GuoLanqing / ShadowFormer

ShadowFormer (AAAI2023), Pytorch implementation
MIT License
129 stars 17 forks source link

Segmentation fault after 14 epochs training #18

Open hnrna opened 1 year ago

hnrna commented 1 year ago

When I try to use custom dataset for training, Segmentation fault occurs after completing 14 epochs training.

How can I fix it?

dataset: custom data (training set: 475 , validation set: 53)

image size: 960*480

Environment and configuration are as follows: Python: 3.7.16 PyTorch: 1.13.1 CUDA: 11.6

Trainning command: python train.py --warmup --checkpoint 1 --win_size 10 --train_ps 320 --env _self_dataset --gpu 6,7

error info:

... (1-13 epoch info)
------------------------------------------------------------------                                                                                        
Epoch: 14       Time: 61.3263   Loss: 6.0985    LearningRate 0.000200
------------------------------------------------------------------
ERROR: Unexpected segmentation fault encountered in worker.
ERROR: Unexpected segmentation fault encountered in worker.
ERROR: Unexpected segmentation fault encountered in worker.
ERROR: Unexpected segmentation fault encountered in worker.
ERROR: Unexpected segmentation fault encountered in worker.
ERROR: Unexpected segmentation fault encountered in worker.
ERROR: Unexpected segmentation fault encountered in worker.
ERROR: Unexpected segmentation fault encountered in worker.
Traceback (most recent call last):
  File "/DATA_EDS/x123/anaconda3/envs/ShadowFormer/lib/python3.7/site-packages/torch/utils/data/dataloader.py", line 1120, in _try_get_data
    data = self._data_queue.get(timeout=timeout)
  File "/DATA_EDS/x123/anaconda3/envs/ShadowFormer/lib/python3.7/multiprocessing/queues.py", line 104, in get
    if not self._poll(timeout):
  File "/DATA_EDS/x123/anaconda3/envs/ShadowFormer/lib/python3.7/multiprocessing/connection.py", line 257, in poll
    return self._poll(timeout)
  File "/DATA_EDS/x123/anaconda3/envs/ShadowFormer/lib/python3.7/multiprocessing/connection.py", line 414, in _poll
    r = wait([self], timeout)
  File "/DATA_EDS/x123/anaconda3/envs/ShadowFormer/lib/python3.7/multiprocessing/connection.py", line 921, in wait
    ready = selector.select(timeout)
  File "/DATA_EDS/x123/anaconda3/envs/ShadowFormer/lib/python3.7/selectors.py", line 415, in select
    fd_event_list = self._selector.poll(timeout)
  File "/DATA_EDS/x123/anaconda3/envs/ShadowFormer/lib/python3.7/site-packages/torch/utils/data/_utils/signal_handling.py", line 66, in handler
    _error_if_any_worker_fails()
RuntimeError: DataLoader worker (pid 4112666) is killed by signal: Segmentation fault.

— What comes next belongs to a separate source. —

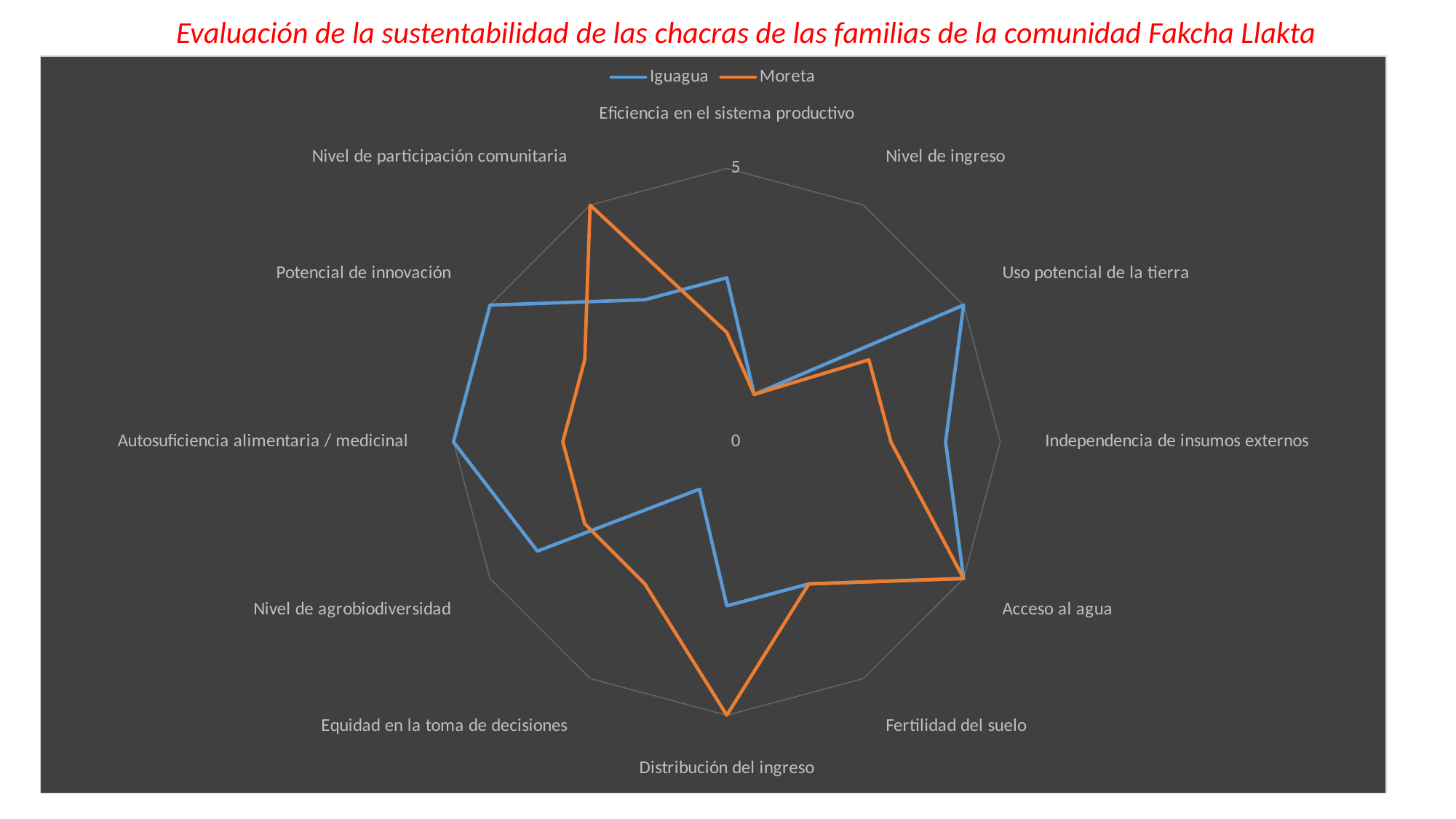
What is the maximum value shown on the radar chart's axis scale? 5 How many categories (axes) does the radar chart have? 12 How many series does the legend list? 2 On which category does Moreta have its lowest value? Nivel de ingreso Which series is drawn in orange? Moreta What is the value for Iguagua on Autosuficiencia alimentaria / medicinal? 5 What is the value for Moreta on Distribución del ingreso? 5 Which series has the higher value on Equidad en la toma de decisiones, Iguagua or Moreta? Moreta What kind of chart is shown on the slide? Radar chart What is the value for Iguagua on Uso potencial de la tierra? 5 Which series has the higher value on Nivel de participación comunitaria, Iguagua or Moreta? Moreta Which series has the higher value on Potencial de innovación, Iguagua or Moreta? Iguagua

The above exception was the direct cause of the following exception:

Traceback (most recent call last):
  File "train.py", line 174, in <module>
    for ii, data_val in enumerate((val_loader), 0):
  File "/DATA_EDS/x123/anaconda3/envs/ShadowFormer/lib/python3.7/site-packages/torch/utils/data/dataloader.py", line 628, in __next__
    data = self._next_data()
  File "/DATA_EDS/x123/anaconda3/envs/ShadowFormer/lib/python3.7/site-packages/torch/utils/data/dataloader.py", line 1316, in _next_data
    idx, data = self._get_data()
  File "/DATA_EDS/x123/anaconda3/envs/ShadowFormer/lib/python3.7/site-packages/torch/utils/data/dataloader.py", line 1282, in _get_data
    success, data = self._try_get_data()
  File "/DATA_EDS/x123/anaconda3/envs/ShadowFormer/lib/python3.7/site-packages/torch/utils/data/dataloader.py", line 1133, in _try_get_data
    raise RuntimeError('DataLoader worker (pid(s) {}) exited unexpectedly'.format(pids_str)) from e
RuntimeError: DataLoader worker (pid(s) 4112666, 4112989) exited unexpectedly
hnrna commented 1 year ago

It looks like a Segmentation fault that occurs when it is the turn to run the evaluation program.